Go ahead and chuckle, sneer, and guffaw while pointing at the diminutive and ridiculously low-priced Nano automobile being made in India. We can sit up high and superior in our massive SUVs knowing it would be easy as pie to crush a Nano – just like rolling over a Bud can. But the facts remain:

• Entrepreneurs in India, not America, designed a car that bested 700 entries to win the Wall Street Journal Technology
Innovation Award in the 'Transportation' category.
• The $2,500 window sticker is roughly equivalent to the price of a DVD player option in a luxury Western car.
• Some people just want and need transportation. They just wish to get from Point A to B, thus there is demand.
• The Nano will not help its owner compensate for inadequacies or express stereotypic manliness.

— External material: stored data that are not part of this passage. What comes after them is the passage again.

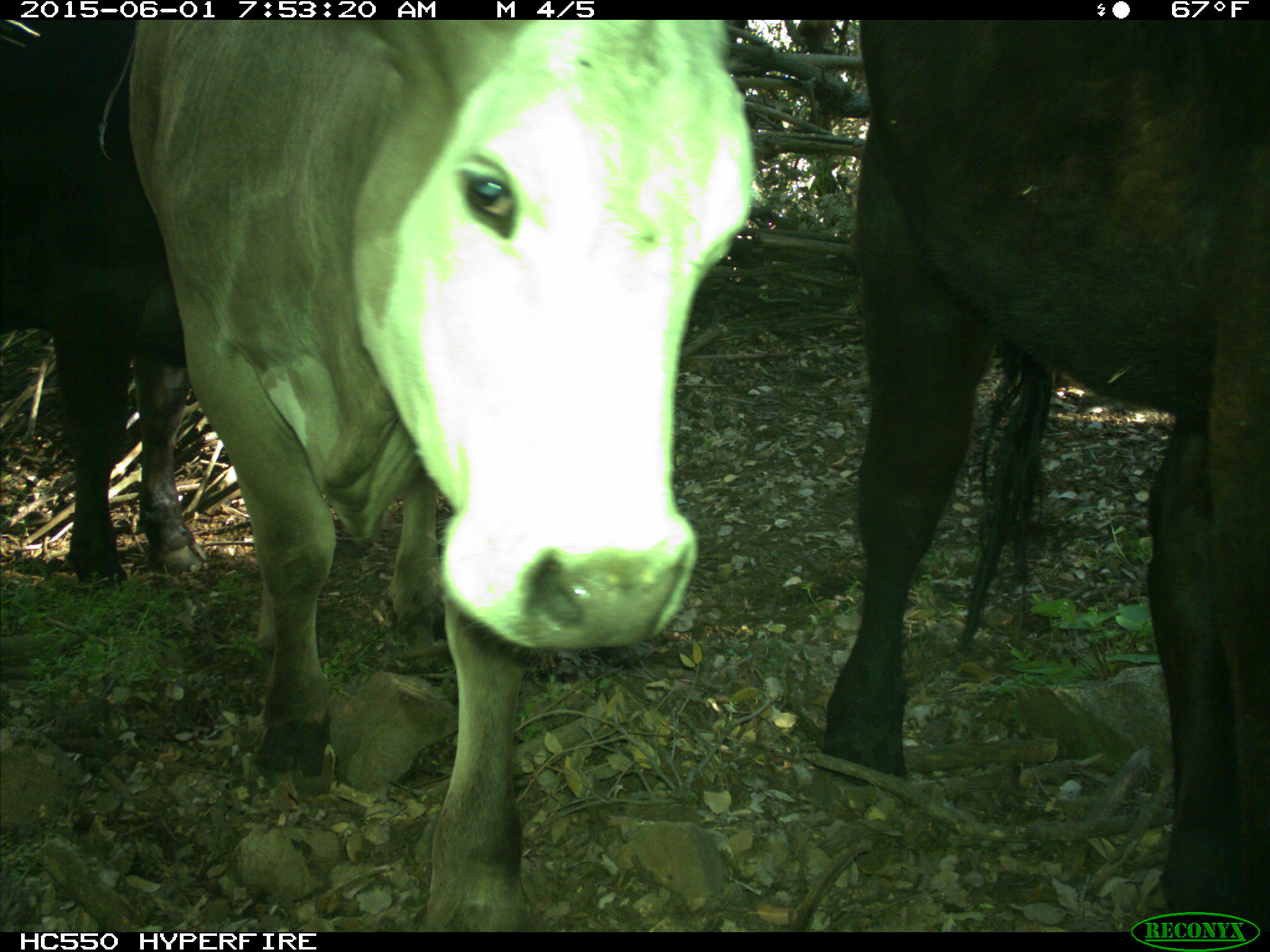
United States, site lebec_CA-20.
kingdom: Animalia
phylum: Chordata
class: Mammalia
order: Artiodactyla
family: Bovidae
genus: Bos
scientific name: Bos taurus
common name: domestic cow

The Nano means more than low-cost wheels. It reflects a shift in thinking that the big three in Detroit can’t see. The Nano’s innovative modular design means it can be shipped and assembled anywhere. Through “open distribution,” Tata Motors envisions a bunch of entrepreneurs could establish an assembly operation and Tata would train their people and oversee their quality assurance. Essentially, they become satellite assembly operations. Plus, customizing cars to individual needs becomes possible and easy. The consumer becomes part of the design process. Sad news for those who enjoy getting stuck with and paying for a package that may include power sideview mirrors, burl-oak dashboards, and a moon roof you’ll never use.

Nano reflects a spirit of innovation – a willingness to do more with less, increased modularity (both in products and processes), and paying attention to the needs of the consumer.



  1. Dammit! Now I can no longer gloat about buying my used car with 125,000 miles for only $3,000!

  2. I wonder what influence the 'saturation factor' has in the US market? I mean, in a land with as many cars as individuals, does something like this have the same appeal it carries in markets where car ownership remains elusive?